In Vitro Transfection Mediated by Dendrigraft Poly(L-lysines): The Effect of Structure and Molecule Size

Dendritic poly(L‐lysines) (DGL) constitute promising nanomaterials applicable as a nonviral gene‐delivery vector. In this study, we evaluate the transfection abilities of four DGL generations with special emphasis on the systematic description of the relationship of how generation (i.e., molecule size) affects the transfection efficacy.

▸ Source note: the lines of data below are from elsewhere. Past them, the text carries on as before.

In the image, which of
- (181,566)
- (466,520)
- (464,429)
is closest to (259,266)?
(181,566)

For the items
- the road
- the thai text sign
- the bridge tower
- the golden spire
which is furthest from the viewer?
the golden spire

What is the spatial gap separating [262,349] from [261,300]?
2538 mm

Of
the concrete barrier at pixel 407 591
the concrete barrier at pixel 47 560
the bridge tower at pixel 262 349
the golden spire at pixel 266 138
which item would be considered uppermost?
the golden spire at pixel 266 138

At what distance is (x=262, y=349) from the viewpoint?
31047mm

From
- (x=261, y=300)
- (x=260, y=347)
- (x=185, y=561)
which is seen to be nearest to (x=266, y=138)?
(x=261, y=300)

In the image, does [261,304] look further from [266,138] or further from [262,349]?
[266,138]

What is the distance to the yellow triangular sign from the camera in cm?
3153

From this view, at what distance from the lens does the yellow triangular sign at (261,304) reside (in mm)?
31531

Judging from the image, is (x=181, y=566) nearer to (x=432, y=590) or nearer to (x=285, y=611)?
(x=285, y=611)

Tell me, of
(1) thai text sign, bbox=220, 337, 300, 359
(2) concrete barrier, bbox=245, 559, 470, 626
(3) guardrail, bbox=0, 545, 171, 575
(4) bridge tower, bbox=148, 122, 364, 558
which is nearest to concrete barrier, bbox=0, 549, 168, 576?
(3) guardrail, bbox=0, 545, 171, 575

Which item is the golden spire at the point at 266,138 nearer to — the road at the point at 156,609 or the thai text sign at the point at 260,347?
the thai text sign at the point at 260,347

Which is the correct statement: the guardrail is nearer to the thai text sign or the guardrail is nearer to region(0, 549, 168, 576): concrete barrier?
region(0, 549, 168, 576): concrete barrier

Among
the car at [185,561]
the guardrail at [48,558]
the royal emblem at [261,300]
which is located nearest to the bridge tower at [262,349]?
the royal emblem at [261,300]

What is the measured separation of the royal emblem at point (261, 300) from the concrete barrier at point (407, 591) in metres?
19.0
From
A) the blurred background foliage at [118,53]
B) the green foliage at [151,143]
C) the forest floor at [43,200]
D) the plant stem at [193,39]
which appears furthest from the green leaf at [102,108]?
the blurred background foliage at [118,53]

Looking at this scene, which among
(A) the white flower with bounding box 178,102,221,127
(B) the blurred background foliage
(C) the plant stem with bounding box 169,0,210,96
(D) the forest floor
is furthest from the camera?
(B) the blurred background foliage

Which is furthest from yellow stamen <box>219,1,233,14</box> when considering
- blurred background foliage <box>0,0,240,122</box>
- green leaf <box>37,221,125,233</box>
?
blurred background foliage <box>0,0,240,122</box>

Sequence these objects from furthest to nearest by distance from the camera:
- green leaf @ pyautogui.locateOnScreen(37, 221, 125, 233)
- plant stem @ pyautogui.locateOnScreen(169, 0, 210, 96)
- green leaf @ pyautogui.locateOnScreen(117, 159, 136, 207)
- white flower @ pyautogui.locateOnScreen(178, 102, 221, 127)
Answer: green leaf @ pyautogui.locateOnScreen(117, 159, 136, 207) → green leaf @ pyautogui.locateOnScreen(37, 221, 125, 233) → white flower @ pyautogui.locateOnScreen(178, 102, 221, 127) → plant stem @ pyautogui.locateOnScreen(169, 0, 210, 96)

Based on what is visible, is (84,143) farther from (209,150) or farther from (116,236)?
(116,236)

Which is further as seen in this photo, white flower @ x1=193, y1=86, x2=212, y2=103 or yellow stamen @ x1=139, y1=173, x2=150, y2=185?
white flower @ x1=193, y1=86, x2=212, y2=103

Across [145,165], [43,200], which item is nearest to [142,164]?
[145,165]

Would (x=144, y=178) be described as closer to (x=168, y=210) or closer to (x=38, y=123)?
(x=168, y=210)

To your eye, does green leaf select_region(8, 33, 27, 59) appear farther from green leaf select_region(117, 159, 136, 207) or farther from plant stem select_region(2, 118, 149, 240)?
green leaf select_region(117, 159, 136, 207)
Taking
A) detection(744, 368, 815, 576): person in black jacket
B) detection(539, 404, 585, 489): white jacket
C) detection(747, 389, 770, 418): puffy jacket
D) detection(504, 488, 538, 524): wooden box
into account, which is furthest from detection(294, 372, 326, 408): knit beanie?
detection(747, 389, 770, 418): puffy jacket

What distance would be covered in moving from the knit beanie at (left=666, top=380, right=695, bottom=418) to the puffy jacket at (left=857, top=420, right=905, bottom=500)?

Using Hep2 cells, we demonstrated that the capability of unmodified DGL to deliver plasmid is of a magnitude lower than that of jetPEI. On the other hand, employing the Hep2 cell line stably transduced with eGFP, we observed that DGL G5 delivers the siRNA oligonucleotide with the same efficiency as Lipofectamine 2000. In further experiments, it was shown that DGL affords excellent ability to bind DNA, protect it against DNase I attack, and internalize it into cells. The relationship between the molecule size of dendrigraft poly(L‐lysines) (DGL) and their transfection abilities is described systematically. The DGL transfection capability for oligonucleotide is much higher than for plasmid, while generations G3, G4, and G5 are more effective transfection mediators in comparison with G2. A possible structure‐based explanation for the transfection behavior of DGL is given.